Sirkka Turkka often seems to have more of a soft spot for animals than for people. People can be arrogant, or worse; people can hurt you in their lovelessness, or even their love. So you better keep your distance from them, just to be sure they don’t.
‘I keep pain at bay. I don’t let it come near me,’ writes Sirkka Turkka, at a moment, no doubt, when it is already too late. The collection containing this line opens with the sentence: ‘Letters I never answer, let alone that I should start a correspondence myself. It never pays, it just consumes energy.’ A poet who cannot be bothered to write? So what about all those poems of longing and loss – even pain? Poetry, after all, is there to be read. Here we see the paradox apparent in someone who expresses her deepest feelings and doubts in poetry, yet doing all she can to prevent those around to her to come close. ‘I am a solar system by myself, I am completely independent, if I want to be.’ Independence may be the most characteristic feature of Turkka’s poetry.
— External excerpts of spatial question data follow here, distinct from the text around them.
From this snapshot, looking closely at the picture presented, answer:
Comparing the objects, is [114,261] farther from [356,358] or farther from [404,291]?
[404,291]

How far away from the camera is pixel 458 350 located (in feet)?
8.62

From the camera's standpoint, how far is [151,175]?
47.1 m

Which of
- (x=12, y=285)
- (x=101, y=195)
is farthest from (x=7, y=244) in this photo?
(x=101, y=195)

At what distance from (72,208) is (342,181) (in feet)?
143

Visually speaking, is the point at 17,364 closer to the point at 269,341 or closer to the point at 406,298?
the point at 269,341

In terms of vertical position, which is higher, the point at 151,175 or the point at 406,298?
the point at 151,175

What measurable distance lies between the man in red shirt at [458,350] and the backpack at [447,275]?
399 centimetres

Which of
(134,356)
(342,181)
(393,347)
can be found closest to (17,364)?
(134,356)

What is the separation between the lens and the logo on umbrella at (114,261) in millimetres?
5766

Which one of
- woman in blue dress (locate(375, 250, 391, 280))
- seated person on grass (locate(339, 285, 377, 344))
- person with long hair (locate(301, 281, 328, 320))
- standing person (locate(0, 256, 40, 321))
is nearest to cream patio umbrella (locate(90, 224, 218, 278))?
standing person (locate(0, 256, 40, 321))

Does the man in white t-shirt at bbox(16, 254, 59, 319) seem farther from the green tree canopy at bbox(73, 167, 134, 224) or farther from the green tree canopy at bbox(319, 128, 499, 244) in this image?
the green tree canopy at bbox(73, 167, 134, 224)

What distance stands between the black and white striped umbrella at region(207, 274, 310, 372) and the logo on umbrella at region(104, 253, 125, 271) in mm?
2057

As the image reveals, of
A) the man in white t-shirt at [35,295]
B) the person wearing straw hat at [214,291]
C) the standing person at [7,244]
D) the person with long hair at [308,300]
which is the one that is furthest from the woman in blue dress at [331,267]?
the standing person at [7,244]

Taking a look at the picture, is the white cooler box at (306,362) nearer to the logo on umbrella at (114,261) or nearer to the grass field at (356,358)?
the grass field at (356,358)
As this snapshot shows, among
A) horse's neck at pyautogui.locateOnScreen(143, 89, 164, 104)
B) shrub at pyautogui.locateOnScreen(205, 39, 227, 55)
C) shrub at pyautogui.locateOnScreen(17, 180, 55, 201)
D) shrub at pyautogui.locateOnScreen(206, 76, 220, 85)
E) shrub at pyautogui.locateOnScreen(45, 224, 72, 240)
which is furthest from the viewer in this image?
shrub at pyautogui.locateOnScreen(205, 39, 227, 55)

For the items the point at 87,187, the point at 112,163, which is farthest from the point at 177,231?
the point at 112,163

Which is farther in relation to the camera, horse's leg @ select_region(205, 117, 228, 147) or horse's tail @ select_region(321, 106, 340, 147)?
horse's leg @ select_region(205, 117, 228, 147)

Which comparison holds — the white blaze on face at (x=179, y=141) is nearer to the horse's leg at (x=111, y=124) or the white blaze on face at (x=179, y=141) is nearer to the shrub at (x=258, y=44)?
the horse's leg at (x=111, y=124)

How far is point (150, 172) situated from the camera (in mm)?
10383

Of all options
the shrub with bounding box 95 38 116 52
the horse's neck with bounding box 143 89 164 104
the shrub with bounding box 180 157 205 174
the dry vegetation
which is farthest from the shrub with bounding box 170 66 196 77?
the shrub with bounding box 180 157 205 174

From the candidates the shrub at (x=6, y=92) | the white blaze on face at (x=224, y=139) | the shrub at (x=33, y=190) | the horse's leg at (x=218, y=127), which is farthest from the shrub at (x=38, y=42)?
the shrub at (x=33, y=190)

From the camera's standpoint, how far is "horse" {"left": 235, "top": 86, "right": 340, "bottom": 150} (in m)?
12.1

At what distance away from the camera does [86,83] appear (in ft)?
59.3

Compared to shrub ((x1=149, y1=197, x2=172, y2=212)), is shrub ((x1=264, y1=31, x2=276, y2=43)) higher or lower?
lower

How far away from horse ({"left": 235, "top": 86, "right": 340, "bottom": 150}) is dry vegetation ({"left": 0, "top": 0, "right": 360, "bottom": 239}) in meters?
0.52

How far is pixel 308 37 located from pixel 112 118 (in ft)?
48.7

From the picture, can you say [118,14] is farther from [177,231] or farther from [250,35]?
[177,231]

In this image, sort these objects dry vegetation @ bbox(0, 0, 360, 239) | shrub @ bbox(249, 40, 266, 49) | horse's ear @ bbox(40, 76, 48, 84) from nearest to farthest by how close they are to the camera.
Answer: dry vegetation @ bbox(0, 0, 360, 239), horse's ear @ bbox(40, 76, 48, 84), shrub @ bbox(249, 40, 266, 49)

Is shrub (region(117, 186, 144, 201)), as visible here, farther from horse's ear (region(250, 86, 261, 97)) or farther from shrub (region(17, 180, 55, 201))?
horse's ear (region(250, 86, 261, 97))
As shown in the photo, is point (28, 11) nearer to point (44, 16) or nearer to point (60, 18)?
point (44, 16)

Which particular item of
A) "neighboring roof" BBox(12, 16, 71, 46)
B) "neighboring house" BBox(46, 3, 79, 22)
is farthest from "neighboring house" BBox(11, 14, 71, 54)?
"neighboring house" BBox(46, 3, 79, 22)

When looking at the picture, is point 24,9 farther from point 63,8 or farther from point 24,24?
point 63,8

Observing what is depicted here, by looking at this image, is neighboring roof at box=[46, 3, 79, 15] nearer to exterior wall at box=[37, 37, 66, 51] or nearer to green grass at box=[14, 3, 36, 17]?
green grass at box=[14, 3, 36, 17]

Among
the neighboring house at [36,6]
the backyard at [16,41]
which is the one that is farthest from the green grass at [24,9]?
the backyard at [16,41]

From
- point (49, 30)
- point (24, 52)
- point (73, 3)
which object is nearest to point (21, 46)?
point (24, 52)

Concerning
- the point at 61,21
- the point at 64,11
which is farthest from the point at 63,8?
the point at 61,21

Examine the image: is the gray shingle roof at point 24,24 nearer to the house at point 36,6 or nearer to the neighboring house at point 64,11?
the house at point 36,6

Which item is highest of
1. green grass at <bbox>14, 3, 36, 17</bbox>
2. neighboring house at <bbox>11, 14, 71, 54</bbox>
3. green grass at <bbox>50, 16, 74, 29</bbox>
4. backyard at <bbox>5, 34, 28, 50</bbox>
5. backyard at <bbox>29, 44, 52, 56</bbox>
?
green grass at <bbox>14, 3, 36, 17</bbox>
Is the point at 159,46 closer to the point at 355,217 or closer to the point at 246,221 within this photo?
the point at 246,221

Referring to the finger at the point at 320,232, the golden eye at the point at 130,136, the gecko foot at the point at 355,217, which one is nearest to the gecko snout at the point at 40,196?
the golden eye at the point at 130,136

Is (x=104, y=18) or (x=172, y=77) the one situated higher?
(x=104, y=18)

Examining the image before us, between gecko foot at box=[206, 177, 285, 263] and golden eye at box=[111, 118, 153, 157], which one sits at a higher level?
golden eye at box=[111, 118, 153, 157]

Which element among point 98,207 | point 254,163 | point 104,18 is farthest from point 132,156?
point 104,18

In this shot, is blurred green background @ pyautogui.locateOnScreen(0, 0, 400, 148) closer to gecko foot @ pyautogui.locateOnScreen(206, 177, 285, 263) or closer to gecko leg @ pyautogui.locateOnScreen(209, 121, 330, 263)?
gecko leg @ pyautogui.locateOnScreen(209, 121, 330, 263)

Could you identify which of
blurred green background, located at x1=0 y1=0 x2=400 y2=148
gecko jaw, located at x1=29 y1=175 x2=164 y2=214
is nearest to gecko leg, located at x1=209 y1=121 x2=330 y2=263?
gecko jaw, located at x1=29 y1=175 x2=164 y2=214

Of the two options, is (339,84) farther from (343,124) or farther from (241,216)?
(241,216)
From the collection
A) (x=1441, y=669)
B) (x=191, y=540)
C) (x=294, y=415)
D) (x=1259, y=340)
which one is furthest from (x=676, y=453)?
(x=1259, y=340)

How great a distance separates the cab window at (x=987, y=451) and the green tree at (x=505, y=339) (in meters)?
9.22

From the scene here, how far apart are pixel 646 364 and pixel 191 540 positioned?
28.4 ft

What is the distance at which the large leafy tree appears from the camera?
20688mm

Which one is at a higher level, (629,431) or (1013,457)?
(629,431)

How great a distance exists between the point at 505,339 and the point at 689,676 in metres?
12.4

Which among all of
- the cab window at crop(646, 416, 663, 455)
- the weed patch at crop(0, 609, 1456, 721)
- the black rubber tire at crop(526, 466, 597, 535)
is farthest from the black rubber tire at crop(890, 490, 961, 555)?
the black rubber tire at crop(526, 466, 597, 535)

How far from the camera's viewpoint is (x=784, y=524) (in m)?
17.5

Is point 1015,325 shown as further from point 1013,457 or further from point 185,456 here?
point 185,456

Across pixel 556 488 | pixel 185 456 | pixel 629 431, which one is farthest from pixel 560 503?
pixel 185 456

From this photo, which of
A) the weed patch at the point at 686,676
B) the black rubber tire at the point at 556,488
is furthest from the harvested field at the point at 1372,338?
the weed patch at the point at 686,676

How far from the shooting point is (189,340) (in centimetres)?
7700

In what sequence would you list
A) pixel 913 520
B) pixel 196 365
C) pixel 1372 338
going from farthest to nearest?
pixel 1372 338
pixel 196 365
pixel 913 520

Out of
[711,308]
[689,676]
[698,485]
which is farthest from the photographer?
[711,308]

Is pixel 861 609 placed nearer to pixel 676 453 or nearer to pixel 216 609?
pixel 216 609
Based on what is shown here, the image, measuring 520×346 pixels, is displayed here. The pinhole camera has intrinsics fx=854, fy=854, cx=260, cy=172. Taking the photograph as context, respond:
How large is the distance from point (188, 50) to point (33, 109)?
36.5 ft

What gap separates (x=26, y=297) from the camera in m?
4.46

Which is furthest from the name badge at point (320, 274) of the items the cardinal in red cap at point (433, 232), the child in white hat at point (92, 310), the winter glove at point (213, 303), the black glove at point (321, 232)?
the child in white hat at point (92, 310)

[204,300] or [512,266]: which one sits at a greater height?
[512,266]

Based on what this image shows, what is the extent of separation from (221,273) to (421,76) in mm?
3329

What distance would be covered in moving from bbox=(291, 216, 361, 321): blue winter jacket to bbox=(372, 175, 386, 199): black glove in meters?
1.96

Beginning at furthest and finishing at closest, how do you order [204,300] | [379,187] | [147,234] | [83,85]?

Since her debut collection Huone avaruudessa (‘A Room in Space’) she has published some ten volumes of poetry that have ensured her a unique place in Finnish letters. She has won important awards for her work: in 1987 she received the Finlandia Prize for her collection Tule takaisin, pikku Sheba (‘Come Back, Little Sheba’), and last year she was awarded the Eino Leino Prize for her entire oeuvre.
Turkka’s poetry defies classification as part of some trend or development. She has a voice all her own. Her style has a natural directness and coolness that is alien to literary affectation and false sentimentality, and which, while seeming to create a distance at first, soon takes us in. Turkka has worked with horses and other animals. Animals have no use for fancy language, they respond to simple, direct words, straight from the heart. No use pretending. This is the way her poetry works. I should not be surprised if she tried out her new poems on her animals first.
[Sirkka Turkka took part in the Poetry International Festival Rotterdam 2001. This text was written on that occasion.]